RECORDS FOR THIS EXERCISE:
++++

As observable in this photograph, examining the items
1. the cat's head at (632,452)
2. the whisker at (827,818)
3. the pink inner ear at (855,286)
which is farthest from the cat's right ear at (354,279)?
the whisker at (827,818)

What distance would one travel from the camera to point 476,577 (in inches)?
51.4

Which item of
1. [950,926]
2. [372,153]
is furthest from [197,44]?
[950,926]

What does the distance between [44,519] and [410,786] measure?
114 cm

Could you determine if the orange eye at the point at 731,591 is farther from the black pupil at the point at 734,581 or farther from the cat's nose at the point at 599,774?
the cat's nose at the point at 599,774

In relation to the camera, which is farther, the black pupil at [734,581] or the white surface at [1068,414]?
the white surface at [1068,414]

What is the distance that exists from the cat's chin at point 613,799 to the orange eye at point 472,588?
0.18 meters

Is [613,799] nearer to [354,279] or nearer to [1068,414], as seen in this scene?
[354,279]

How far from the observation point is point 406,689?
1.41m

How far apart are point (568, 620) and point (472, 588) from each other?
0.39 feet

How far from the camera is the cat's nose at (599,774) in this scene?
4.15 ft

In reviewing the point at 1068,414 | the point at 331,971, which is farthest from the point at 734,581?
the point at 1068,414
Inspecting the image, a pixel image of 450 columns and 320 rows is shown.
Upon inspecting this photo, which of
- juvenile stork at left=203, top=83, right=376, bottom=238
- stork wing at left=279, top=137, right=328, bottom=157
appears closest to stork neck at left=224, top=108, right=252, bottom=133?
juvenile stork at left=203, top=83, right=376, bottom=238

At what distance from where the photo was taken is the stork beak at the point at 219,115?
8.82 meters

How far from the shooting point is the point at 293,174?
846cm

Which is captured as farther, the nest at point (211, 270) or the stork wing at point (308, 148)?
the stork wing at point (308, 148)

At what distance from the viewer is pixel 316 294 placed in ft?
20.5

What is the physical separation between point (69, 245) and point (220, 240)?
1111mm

++++

PROBLEM TO WORK ON:
Copy every one of the records above word for word, with the same spelling, numbers, and punctuation.

RESULT FOR THIS TASK:
As observable in this photograph, examining the items
1. the cat's head at (632,452)
2. the whisker at (827,818)
3. the pink inner ear at (855,286)
which is farthest from the cat's right ear at (354,279)?
the whisker at (827,818)

What distance would one travel from the camera to point 476,577 (in inches)?
51.4

Which item of
1. [950,926]
2. [372,153]
is furthest from [197,44]?
[950,926]

What does the distance between [44,519] and [410,786] measure?
114 cm

Could you determine if the orange eye at the point at 731,591 is farther from the black pupil at the point at 734,581 or farther from the cat's nose at the point at 599,774?
the cat's nose at the point at 599,774

In relation to the camera, which is farther, the black pupil at [734,581] or the white surface at [1068,414]?
the white surface at [1068,414]

What is the distance that exists from the cat's chin at point 613,799 to the orange eye at point 472,588?
0.18 meters

Is [613,799] nearer to [354,279] or nearer to [1068,414], as seen in this scene?
[354,279]

How far from the observation point is point 406,689?
1.41m

How far apart are point (568, 620) and point (472, 588) from each other?
0.39 feet

How far from the camera is the cat's nose at (599,774) in this scene?
4.15 ft

In reviewing the point at 1068,414 | the point at 331,971, which is farthest from the point at 734,581?
the point at 1068,414
Inspecting the image, a pixel image of 450 columns and 320 rows is shown.
Upon inspecting this photo, which of
- juvenile stork at left=203, top=83, right=376, bottom=238
- stork wing at left=279, top=137, right=328, bottom=157
appears closest to stork neck at left=224, top=108, right=252, bottom=133?
juvenile stork at left=203, top=83, right=376, bottom=238

At what distance from where the photo was taken is the stork beak at the point at 219,115?
8.82 meters

How far from the shooting point is the point at 293,174?
846cm

Which is captured as farther, the nest at point (211, 270) or the stork wing at point (308, 148)?
the stork wing at point (308, 148)

At what distance from the viewer is pixel 316 294 placed in ft?
20.5

What is the physical separation between point (69, 245) and point (220, 240)?
1111mm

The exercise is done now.